» Exercise objective: Could you rewrite the listing below as a JSON list of strings, one string per line with blank lines dropped, covering the whole listing and leaving the pictures out?

+++++

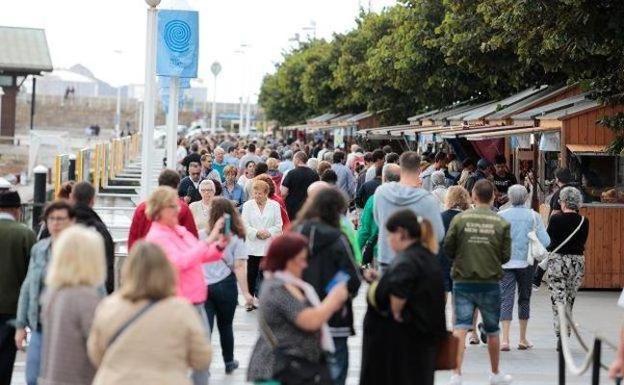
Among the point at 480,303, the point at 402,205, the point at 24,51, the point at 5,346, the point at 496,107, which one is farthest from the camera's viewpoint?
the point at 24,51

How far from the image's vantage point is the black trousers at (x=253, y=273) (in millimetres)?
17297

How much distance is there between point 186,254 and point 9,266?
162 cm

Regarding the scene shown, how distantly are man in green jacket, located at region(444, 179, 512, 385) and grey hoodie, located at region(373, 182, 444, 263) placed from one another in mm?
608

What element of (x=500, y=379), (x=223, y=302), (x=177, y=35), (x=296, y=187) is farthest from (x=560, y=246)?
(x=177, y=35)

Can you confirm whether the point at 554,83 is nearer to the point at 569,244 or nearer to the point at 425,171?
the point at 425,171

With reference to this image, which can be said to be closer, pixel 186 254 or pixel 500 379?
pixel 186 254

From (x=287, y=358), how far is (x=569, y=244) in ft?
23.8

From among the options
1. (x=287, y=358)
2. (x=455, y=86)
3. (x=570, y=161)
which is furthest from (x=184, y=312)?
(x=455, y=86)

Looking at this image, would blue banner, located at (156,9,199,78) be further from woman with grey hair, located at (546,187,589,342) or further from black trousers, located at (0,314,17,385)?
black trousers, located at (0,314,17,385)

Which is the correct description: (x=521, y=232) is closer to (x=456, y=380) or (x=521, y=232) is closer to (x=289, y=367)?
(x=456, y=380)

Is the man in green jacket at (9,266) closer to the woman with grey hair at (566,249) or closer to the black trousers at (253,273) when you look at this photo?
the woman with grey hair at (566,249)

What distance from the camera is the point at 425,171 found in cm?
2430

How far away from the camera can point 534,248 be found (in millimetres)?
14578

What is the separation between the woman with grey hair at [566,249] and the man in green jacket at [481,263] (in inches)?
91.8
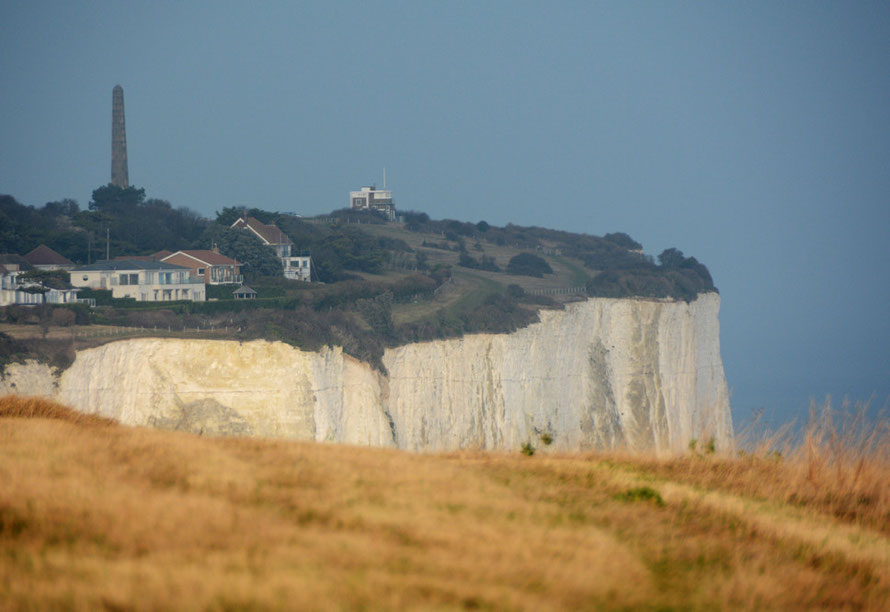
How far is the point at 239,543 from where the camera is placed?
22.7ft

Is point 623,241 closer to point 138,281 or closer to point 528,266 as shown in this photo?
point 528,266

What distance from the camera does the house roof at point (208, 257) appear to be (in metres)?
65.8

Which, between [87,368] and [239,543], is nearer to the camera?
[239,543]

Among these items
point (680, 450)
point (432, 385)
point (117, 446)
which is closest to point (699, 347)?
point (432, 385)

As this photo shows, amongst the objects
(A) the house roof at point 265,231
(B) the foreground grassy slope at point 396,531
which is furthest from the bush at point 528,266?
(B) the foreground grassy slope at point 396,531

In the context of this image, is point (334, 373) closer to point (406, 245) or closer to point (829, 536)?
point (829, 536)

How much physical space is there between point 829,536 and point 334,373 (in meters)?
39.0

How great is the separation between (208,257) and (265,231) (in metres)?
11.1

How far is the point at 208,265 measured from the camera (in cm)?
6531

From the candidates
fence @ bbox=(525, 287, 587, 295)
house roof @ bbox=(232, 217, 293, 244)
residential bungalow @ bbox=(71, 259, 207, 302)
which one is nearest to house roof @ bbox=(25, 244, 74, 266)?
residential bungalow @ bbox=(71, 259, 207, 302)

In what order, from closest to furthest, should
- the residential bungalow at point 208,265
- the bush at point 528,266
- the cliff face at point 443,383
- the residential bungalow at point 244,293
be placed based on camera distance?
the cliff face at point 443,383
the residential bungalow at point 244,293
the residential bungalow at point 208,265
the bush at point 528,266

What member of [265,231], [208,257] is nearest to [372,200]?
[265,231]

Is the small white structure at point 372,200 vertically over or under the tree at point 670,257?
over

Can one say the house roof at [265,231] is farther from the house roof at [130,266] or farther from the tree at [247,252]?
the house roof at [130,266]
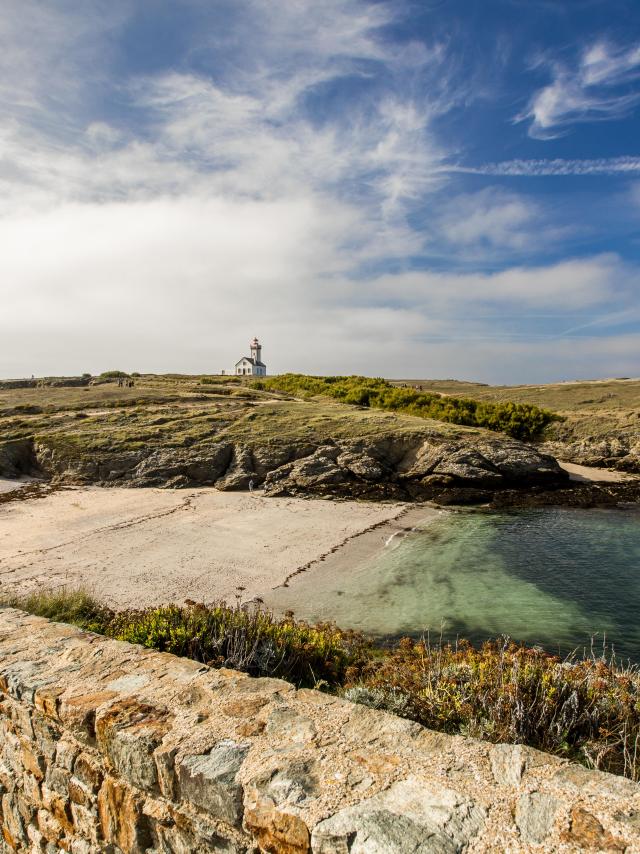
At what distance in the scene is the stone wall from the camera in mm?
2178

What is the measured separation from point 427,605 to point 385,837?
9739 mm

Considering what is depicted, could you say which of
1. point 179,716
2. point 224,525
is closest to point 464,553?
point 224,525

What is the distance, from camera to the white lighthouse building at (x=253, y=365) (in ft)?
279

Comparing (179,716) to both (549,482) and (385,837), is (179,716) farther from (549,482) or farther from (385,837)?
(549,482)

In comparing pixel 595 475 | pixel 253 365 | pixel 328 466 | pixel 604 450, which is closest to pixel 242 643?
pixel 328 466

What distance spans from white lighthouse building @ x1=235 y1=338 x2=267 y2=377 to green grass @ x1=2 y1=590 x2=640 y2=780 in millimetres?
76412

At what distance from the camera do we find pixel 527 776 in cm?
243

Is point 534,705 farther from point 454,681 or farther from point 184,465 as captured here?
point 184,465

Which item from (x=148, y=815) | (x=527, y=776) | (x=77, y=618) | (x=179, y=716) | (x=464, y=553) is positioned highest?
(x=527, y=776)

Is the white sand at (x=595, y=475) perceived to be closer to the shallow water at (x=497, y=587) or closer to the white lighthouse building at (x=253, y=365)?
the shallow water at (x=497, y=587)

+++++

» Written solution:
[
  "Among the point at 480,303, the point at 402,205, the point at 24,51, the point at 5,346, the point at 496,107, which one is farthest from the camera's viewpoint?",
  "the point at 24,51",
  "How far from the image's vantage point is the black trousers at (x=253, y=273) (in millimetres)?",
  "17297",
  "How much distance is there between point 186,254 and point 9,266?",
  "162 cm",
  "Regarding the scene shown, how distantly are man in green jacket, located at region(444, 179, 512, 385) and grey hoodie, located at region(373, 182, 444, 263) placed from one another in mm?",
  "608",
  "What element of (x=500, y=379), (x=223, y=302), (x=177, y=35), (x=296, y=187) is farthest from (x=560, y=246)?",
  "(x=177, y=35)",
  "Can you confirm whether the point at 554,83 is nearer to the point at 569,244 or nearer to the point at 425,171?",
  "the point at 425,171",
  "With reference to this image, which can be said to be closer, pixel 186 254 or pixel 500 379?",
  "pixel 186 254",
  "From (x=287, y=358), how far is (x=569, y=244) in ft?",
  "23.8",
  "From among the options",
  "1. (x=287, y=358)",
  "2. (x=455, y=86)",
  "3. (x=570, y=161)",
  "which is furthest from (x=184, y=312)?",
  "(x=455, y=86)",
  "Looking at this image, would blue banner, located at (156,9,199,78) be further from woman with grey hair, located at (546,187,589,342) or further from black trousers, located at (0,314,17,385)?",
  "black trousers, located at (0,314,17,385)",
  "Which is the correct description: (x=521, y=232) is closer to (x=456, y=380) or (x=521, y=232) is closer to (x=289, y=367)?",
  "(x=456, y=380)",
  "Is the man in green jacket at (9,266) closer to the woman with grey hair at (566,249) or closer to the black trousers at (253,273) when you look at this photo?",
  "the woman with grey hair at (566,249)",
  "What distance from the camera is the point at 425,171 found in cm?",
  "2430",
  "How far away from the camera can point 534,248 be found (in millimetres)?",
  "14578",
  "What is the separation between the woman with grey hair at [566,249] and the man in green jacket at [481,263] (in inches)?",
  "91.8",
  "How far is the point at 239,543 from where the camera is placed?",
  "22.7ft",
  "Is point 623,241 closer to point 138,281 or closer to point 528,266 as shown in this photo?",
  "point 528,266",
  "What distance from the camera does the house roof at point (208, 257) appear to be (in metres)?",
  "65.8",
  "Which, between [87,368] and [239,543], is nearer to the camera?",
  "[239,543]",
  "Among these items",
  "point (680, 450)",
  "point (432, 385)",
  "point (117, 446)",
  "which is closest to point (699, 347)?",
  "point (432, 385)",
  "As this photo shows, amongst the objects",
  "(A) the house roof at point 265,231",
  "(B) the foreground grassy slope at point 396,531",
  "which is furthest from the bush at point 528,266?",
  "(B) the foreground grassy slope at point 396,531",
  "In the context of this image, is point (334, 373) closer to point (406, 245) or closer to point (829, 536)?",
  "point (829, 536)",
  "How much physical space is there between point 829,536 and point 334,373 (in meters)?",
  "39.0",
  "How great is the separation between (208,257) and (265,231) (in metres)?",
  "11.1",
  "How far is the point at 208,265 measured from the camera (in cm)?",
  "6531",
  "From the candidates",
  "fence @ bbox=(525, 287, 587, 295)",
  "house roof @ bbox=(232, 217, 293, 244)",
  "residential bungalow @ bbox=(71, 259, 207, 302)",
  "which one is nearest to house roof @ bbox=(25, 244, 74, 266)?",
  "residential bungalow @ bbox=(71, 259, 207, 302)",
  "In what order, from closest to furthest, should",
  "- the residential bungalow at point 208,265",
  "- the bush at point 528,266",
  "- the cliff face at point 443,383",
  "- the residential bungalow at point 244,293",
  "be placed based on camera distance?",
  "the cliff face at point 443,383",
  "the residential bungalow at point 244,293",
  "the residential bungalow at point 208,265",
  "the bush at point 528,266",
  "What member of [265,231], [208,257] is nearest to [372,200]?",
  "[265,231]",
  "Is the small white structure at point 372,200 vertically over or under the tree at point 670,257?",
  "over",
  "Can one say the house roof at [265,231] is farther from the house roof at [130,266] or farther from the tree at [247,252]?",
  "the house roof at [130,266]",
  "At what distance in the scene is the stone wall from the camera in mm?",
  "2178",
  "What is the measured separation from point 427,605 to point 385,837?",
  "9739 mm",
  "Considering what is depicted, could you say which of",
  "1. point 179,716",
  "2. point 224,525",
  "is closest to point 464,553?",
  "point 224,525",
  "What is the distance, from camera to the white lighthouse building at (x=253, y=365) (in ft)?",
  "279",
  "Comparing (179,716) to both (549,482) and (385,837), is (179,716) farther from (549,482) or farther from (385,837)?",
  "(549,482)",
  "In comparing pixel 595 475 | pixel 253 365 | pixel 328 466 | pixel 604 450, which is closest to pixel 242 643?",
  "pixel 328 466",
  "What distance spans from white lighthouse building @ x1=235 y1=338 x2=267 y2=377 to green grass @ x1=2 y1=590 x2=640 y2=780 in millimetres?",
  "76412",
  "At what distance from the camera do we find pixel 527 776 in cm?",
  "243",
  "Is point 534,705 farther from point 454,681 or farther from point 184,465 as captured here?",
  "point 184,465",
  "Which item from (x=148, y=815) | (x=527, y=776) | (x=77, y=618) | (x=179, y=716) | (x=464, y=553) is positioned highest?",
  "(x=527, y=776)",
  "Is the white sand at (x=595, y=475) perceived to be closer to the shallow water at (x=497, y=587) or closer to the white lighthouse building at (x=253, y=365)?",
  "the shallow water at (x=497, y=587)"
]